PROBLEMS AND TASKS>
a) Name every church, fellowship, or organization that the passage about the Alaska worship fellowship mentions by name.
b) According to the passage about the Alaska worship fellowship, in what year were the CBN operations moved from Barrow to Fairbanks?

TEXT FOR ANALYSIS>
━━━

For the first time in my life, I saw what could be the beginnings of that vision coming to fruition. People began to come from as much as 100 miles away to join us in our worship gatherings. In central Alaska, that’s saying a lot!
Point is, when folks begin to experience the real presence of the Lord, a hunger grows inside of them that knows no bounds. You just can’t be satisfied with anything less. Your soul and your spirit crave the tangible presence of the Lord Jesus Christ.
Della and our friend, Leicha Barnes (now Leicha Welton) led the praise and worship. The three of us sang together. We began to experience some spontaneous music – you know – the kind where you just begin to sing and play as the Holy Spirit gives it to you fresh from His presence – music you’ve never heard or sung or played before.
The vision began to coalesce in my spirit when I was pastoring Inupiat Christian Center in Barrow, Alaska beginning in the mid-to-late 1970’s and — at the same time — heading up operations for the Christian Broadcasting Network in Alaska. When we moved our CBN operations from Barrow to Fairbanks in 1981, a fellowship we called The House of Praise sprang up around the CBN headquarters and counseling center.
I began to really wonder if things were going to take off and the vision I’d seen was going to become a reality. There was steady growth in our midst. More and more people were becoming a part of what was taking place.
In the spring of 1983, a young black woman who was on vacation in Alaska from South Carolina came to our CBN center. She had a gift-wrapped package the Lord had instructed her to purchase and bring to me. We’d never met before. I didn’t know her from anyone.

━━━

PROVIDED DATA>
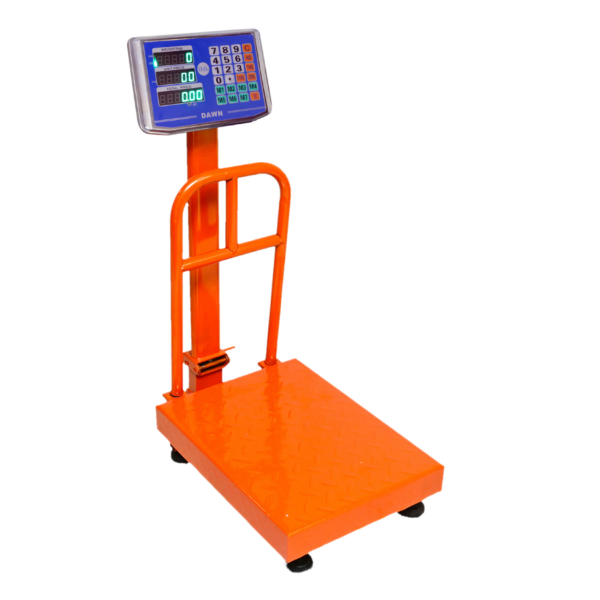 Digital Platform Scale 60KG Dawn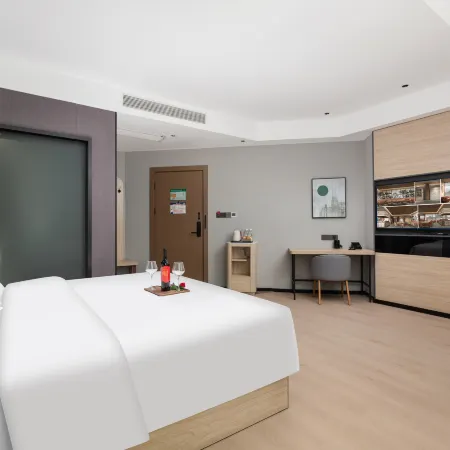 Shangke Youyue Hotel (217 National Highway Duku Road Branch)
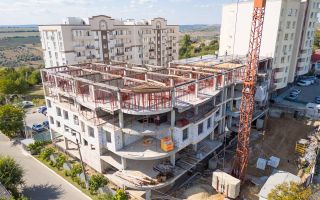 Vânzare, apartamet, 3 camere, str. Alexandru cel Bun, or. Ialoveni - Poză 15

━━━

ANSWER LIST>
a) Inupiat Christian Center, Christian Broadcasting Network (CBN), The House of Praise

b) 1981